Limitation of the study
This is a pilot study, with 35 patients that are followed for 3 months after achieving a euthyroid state.
Ethical approval
All procedures performed in studies involving human participants were in accordance with the ethical standards of the Ethical Commission of Belgrade University of Medical Sciences and with the 1964 Helsinki declaration and its later amendments or comparable ethical standards.
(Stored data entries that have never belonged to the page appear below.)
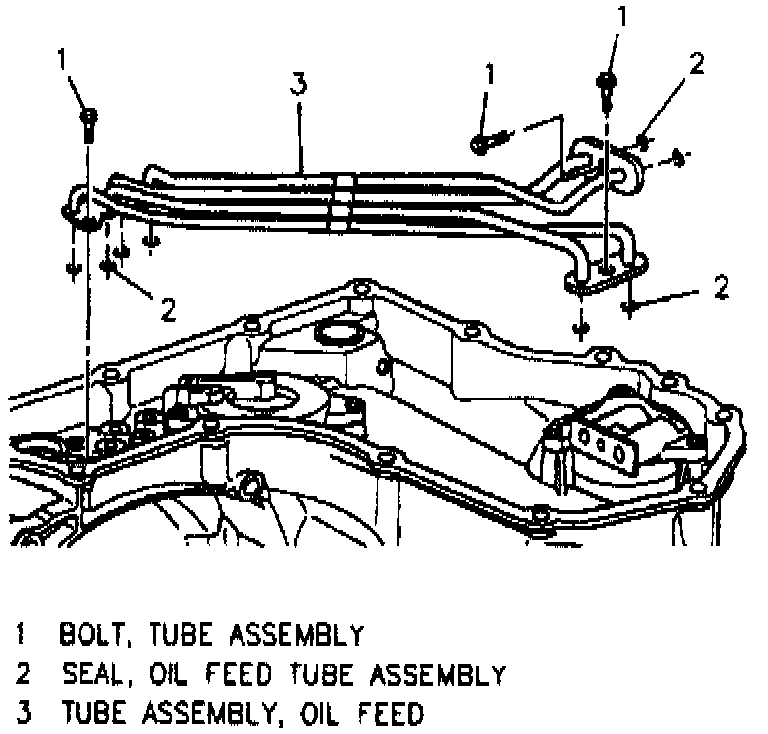 1
3
1
1
2
2
2

1 BOLT, TUBE ASSEMBLY
2 SEAL, OIL FEED TUBE ASSEMBLY
3 TUBE ASSEMBLY, OIL FEED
Informed consent was obtained from all individual participants included in the study.
Acknowledgements
This work was not financed nor funded.
Glossary
List of abbreviations
- SCH
subclinical hypothyroidism;
- TSH
thyroid-stimulating hormone;
- LT4
levothyroxine;
- FT4
free thyroxine;
- FT3
free triiodothyronine;
- tAbs
thyroid antibodies;
- BMI
body mass index;
- TC
total cholesterol;
- HDL
high-density lipoprotein cholesterol;
- LDL
low density lipoprotein cholesterol;
- TG
triglycerides;
- ALT
alanine aminotransferase;
- AST
aspartate aminotransferase;
- Lp(a)
lipoprotein a;
- LAP
lipid accumulation product;
- HOMA-IR
homeostasis model assessment of insulin resistance.
Footnotes
Conflict of interest statement: The authors stated that they have no conflicts of interest regarding the publication of this article.